Amy Vanderbilt notes that the best toasts are short and sweet, so if you are asked to toast a newly-wedded couple, a holiday dinner, or other celebration, simply honoring those who the party is for and saying how thankful you are to have everyone together is nice. A toast does not need to turn into a speech, unless you’ve been requested to prepare one, which is a whole other can of worms we can talk about later (or never because oh boy, public speaking).

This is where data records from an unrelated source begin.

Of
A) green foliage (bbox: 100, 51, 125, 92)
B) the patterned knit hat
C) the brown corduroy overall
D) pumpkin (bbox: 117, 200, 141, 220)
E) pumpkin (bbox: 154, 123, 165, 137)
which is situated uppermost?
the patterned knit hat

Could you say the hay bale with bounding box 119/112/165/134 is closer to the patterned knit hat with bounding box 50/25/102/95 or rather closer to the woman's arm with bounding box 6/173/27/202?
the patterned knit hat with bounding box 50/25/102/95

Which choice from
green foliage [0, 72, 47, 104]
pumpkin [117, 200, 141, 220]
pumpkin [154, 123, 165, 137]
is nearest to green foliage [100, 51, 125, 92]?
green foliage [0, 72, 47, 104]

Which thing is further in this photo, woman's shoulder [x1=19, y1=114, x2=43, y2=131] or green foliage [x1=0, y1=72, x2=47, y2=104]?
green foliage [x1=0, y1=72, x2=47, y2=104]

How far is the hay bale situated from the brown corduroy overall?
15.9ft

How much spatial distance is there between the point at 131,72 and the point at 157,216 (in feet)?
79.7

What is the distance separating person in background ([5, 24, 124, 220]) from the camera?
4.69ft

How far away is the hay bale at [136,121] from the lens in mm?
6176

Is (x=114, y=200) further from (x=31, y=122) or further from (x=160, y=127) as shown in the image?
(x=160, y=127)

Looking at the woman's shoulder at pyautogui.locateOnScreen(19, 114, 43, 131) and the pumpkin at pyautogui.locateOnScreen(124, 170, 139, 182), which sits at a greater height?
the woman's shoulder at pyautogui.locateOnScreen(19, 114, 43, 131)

Nearly all the etiquette books I’ve found mention that you are not supposed to drink a toast to yourself, lest you come off as self-congratulatory. I personally could not care less, but just be aware that some people might. In the event that someone is toasting to you but you still want to drink, you can respond “Thank you, and here’s to you all,” in which case you’ve flipped to toast onto them and technically are the only person in the room allowed to drink, you sneaky minx.

Now, some toast notes:

  • At a wedding, the first toast is traditionally given by the best man. However, I can’t think of the last wedding I went to that specifically followed this rule. Toasts were given in all sorts of orders by the couple’s parents, bridesmaids, siblings, etc. We may be able to retire this one.
  • Swartz says it’s traditional to toast the bride at a bachelor party, gentlemen.
  • If you feel an imminent toast, be sure to top your glass and the glasses of those around you, as it’s rude to toast with nothing.
  • According to Debrett’s, “port is never drunk before the Loyal Toast,” which is a toast to the head of the state. In this ceremony port is apparently passed to the left, and if you miss the decanter, you have to pass your glass to the left in hopes it catches up because the decanter can never be passed to the right.
  • If you’re going to be traveling abroad, learn the common toasts in those countries.
  • When I studied abroad in Italy I was taught you’re supposed to make eye contact with everyone at the table while toasting otherwise it’s seven years bad sex. It seems that many cultures have a similar superstition, so may as well play it safe.